*Work instruction*. Return every line of the data below that includes the string "Zealand".
START Given records
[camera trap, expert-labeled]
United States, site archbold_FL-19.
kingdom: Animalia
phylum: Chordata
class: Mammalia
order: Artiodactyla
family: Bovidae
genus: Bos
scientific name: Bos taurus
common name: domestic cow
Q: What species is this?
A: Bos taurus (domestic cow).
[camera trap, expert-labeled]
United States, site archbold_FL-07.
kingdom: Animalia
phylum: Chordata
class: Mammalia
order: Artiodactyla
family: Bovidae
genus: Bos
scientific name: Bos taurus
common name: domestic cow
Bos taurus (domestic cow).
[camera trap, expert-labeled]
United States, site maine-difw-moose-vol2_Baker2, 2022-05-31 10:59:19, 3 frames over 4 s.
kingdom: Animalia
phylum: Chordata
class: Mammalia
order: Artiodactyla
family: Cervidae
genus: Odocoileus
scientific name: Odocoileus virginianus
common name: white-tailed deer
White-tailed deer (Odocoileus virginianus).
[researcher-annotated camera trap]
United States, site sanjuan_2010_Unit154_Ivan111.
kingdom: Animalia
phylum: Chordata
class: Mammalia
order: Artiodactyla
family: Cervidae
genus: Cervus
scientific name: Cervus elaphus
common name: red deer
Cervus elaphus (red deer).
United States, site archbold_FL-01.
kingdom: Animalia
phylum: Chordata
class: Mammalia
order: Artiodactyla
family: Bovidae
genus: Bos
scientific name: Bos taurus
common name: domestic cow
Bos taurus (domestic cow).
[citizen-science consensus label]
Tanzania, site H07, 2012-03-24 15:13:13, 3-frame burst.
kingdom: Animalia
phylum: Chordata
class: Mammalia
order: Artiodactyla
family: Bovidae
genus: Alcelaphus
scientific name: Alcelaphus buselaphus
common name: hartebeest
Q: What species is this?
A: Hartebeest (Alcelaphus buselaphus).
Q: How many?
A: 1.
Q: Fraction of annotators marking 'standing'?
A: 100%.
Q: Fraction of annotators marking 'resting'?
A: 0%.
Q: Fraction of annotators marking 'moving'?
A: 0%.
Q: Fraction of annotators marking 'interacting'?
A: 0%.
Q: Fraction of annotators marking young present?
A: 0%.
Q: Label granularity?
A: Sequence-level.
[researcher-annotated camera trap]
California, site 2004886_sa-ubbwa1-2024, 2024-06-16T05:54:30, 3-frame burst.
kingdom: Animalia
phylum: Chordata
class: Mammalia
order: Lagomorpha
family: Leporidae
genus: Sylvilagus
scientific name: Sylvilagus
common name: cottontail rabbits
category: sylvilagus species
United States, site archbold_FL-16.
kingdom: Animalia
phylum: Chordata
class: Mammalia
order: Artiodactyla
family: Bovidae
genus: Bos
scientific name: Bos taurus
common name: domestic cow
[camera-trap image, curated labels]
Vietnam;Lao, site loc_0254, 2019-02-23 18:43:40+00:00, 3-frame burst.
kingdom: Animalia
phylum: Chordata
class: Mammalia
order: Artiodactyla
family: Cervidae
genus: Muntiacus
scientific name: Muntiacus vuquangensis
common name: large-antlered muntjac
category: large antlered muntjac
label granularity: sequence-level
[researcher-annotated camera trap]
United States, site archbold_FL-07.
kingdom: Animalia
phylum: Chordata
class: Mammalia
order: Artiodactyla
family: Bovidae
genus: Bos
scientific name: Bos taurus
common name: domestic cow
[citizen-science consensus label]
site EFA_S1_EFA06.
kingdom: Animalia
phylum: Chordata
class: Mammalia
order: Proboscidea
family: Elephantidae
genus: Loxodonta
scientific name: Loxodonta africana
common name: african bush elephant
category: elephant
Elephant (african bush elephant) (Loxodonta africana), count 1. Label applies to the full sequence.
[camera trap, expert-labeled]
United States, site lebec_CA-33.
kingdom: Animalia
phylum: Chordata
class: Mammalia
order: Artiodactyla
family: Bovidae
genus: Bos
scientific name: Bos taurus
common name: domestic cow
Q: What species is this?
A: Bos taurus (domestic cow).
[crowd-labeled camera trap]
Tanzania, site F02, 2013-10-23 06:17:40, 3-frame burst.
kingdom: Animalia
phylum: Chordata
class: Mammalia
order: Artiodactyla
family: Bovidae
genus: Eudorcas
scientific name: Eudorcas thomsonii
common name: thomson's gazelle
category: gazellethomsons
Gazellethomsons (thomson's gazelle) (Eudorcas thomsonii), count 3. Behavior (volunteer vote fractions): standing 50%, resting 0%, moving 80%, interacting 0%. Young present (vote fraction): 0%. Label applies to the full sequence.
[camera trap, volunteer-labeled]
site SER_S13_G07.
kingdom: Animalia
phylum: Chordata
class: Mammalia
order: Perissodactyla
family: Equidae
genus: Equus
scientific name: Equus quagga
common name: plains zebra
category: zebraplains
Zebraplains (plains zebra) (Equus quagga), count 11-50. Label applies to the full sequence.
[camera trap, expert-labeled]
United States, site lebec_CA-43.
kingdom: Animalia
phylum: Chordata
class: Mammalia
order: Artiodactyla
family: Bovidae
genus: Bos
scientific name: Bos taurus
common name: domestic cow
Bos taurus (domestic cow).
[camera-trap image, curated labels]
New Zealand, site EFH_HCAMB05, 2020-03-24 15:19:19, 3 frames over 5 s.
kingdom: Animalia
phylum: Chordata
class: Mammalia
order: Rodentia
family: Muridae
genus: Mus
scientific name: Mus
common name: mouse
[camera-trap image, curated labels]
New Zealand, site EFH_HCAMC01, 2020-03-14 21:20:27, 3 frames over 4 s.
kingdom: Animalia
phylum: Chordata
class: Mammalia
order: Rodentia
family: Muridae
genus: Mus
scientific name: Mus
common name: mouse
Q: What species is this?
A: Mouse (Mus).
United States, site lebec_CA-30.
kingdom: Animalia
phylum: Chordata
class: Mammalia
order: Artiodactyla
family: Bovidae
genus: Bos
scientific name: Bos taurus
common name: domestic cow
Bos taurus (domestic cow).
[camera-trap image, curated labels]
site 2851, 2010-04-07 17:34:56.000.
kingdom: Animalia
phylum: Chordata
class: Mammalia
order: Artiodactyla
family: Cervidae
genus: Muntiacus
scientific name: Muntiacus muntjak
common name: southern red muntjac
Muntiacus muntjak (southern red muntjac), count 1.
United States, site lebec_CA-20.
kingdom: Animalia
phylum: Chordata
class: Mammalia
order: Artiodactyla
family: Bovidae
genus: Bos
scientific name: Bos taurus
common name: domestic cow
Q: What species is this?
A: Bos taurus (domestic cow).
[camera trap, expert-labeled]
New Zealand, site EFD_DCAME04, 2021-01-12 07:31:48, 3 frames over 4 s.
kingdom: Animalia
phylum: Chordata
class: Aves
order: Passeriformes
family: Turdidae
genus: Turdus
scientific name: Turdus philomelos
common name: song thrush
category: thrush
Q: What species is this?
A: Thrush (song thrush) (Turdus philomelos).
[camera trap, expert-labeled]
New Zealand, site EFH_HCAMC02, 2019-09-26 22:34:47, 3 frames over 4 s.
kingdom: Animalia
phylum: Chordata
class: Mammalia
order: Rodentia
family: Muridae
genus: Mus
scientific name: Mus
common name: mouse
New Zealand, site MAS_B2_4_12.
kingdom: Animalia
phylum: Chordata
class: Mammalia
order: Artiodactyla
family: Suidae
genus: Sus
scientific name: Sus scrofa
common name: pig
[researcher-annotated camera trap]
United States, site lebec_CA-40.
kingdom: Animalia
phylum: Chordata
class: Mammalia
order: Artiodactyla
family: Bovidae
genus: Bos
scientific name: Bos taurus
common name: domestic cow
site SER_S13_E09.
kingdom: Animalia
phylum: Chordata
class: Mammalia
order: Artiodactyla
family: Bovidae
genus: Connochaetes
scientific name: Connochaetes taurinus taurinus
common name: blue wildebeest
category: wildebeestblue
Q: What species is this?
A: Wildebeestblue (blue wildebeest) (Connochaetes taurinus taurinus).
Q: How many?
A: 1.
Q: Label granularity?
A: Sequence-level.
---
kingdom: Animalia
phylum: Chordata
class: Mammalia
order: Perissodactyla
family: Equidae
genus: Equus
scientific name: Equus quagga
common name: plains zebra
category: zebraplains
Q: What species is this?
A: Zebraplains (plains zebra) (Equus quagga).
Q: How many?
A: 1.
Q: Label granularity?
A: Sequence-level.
END Given records
*Answer space*.
New Zealand, site EFH_HCAMB05, 2020-03-24 15:19:19, 3 frames over 5 s.
New Zealand, site EFH_HCAMC01, 2020-03-14 21:20:27, 3 frames over 4 s.
New Zealand, site EFD_DCAME04, 2021-01-12 07:31:48, 3 frames over 4 s.
New Zealand, site EFH_HCAMC02, 2019-09-26 22:34:47, 3 frames over 4 s.
New Zealand, site MAS_B2_4_12.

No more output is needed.